Further, Acciona contended EnerMech’s claim fell outside the operation of the Act, and therefore the Act was not engaged and the adjudicator did not have jurisdiction to determine the claim.

In December 2023, Justice Stevenson held that the payment claim was not ‘for construction work or related goods or services’ and therefore EnerMech’s claim did not fall within the ambit of the Act. Accordingly, the adjudication determination was set aside.

Appeal

In February 2023, EnerMech appealed the decision.

The issues to be determined on appeal were:

  • whether a payment claim can only be made ‘for construction work’ and
  • whether the Court had jurisdiction to review the adjudicator’s determination.

With respect to the first issue, the Court of Appeal determined that:

  • in accordance with section 9 of the Act, the amount of a progress payment to which a person is entitled “in respect of a construction contract’ (not “for construction work”) is to be calculated in accordance with the terms of the contract;
  • in relation to section 13(1) of the Act; it does not limit the amount or nature of a payment in which a party is entitled to under a construction contract and does not create an implied condition as to the validity of a payment claim; and
  • a payment claim must be for an amount of money which is payable for work done, goods supplied, or services rendered under a construction contract.

As the Court of Appeal had found EnerMech’s claim to be valid, it did not need to address the second ground on appeal. The Court, however noted that an adjudicator’s understanding of a construction contract, even if legally incorrect, and whether the amount claimed under the contract is payable, is a matter for the adjudicator and could not be challenged.

Outcome

The Court of Appeal dismissed the Supreme Court’s decision to set aside the adjudication determination.
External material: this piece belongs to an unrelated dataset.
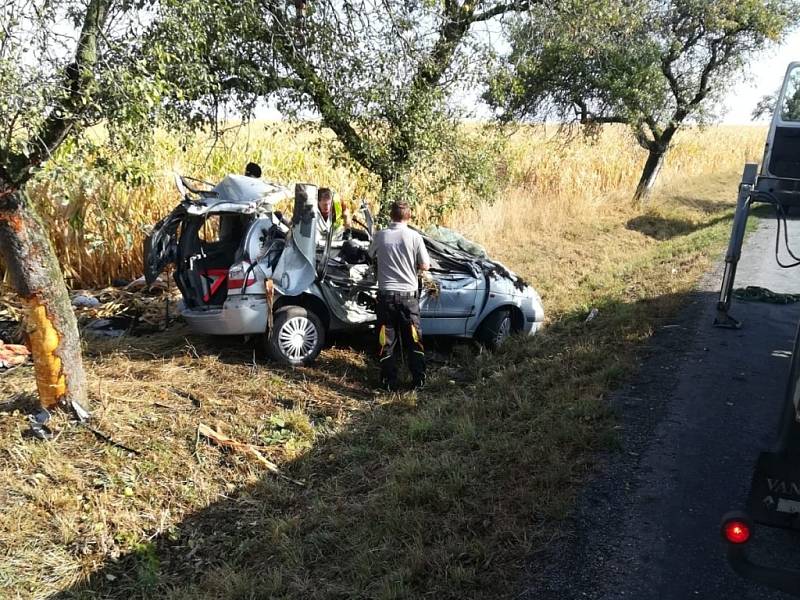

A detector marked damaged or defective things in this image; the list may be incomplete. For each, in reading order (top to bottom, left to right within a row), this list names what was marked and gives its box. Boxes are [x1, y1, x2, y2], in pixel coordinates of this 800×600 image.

severely damaged car [144, 173, 544, 366]
collision damage [145, 173, 544, 366]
The Court of Appeal’s decision has in some respects, overturned the status of quo and the previously accepted view that a claim under the Act was only valid “for construction work under a construction work”. Like EnerMech, this decision may benefit claimants and provide a means to claim for a reversal of   bank guarantees or other security under construction contracts. Careful consideration will need to be given in relation to how payment claims are formulated in instances where a claimant is claiming the contractual price of construction work that may include security.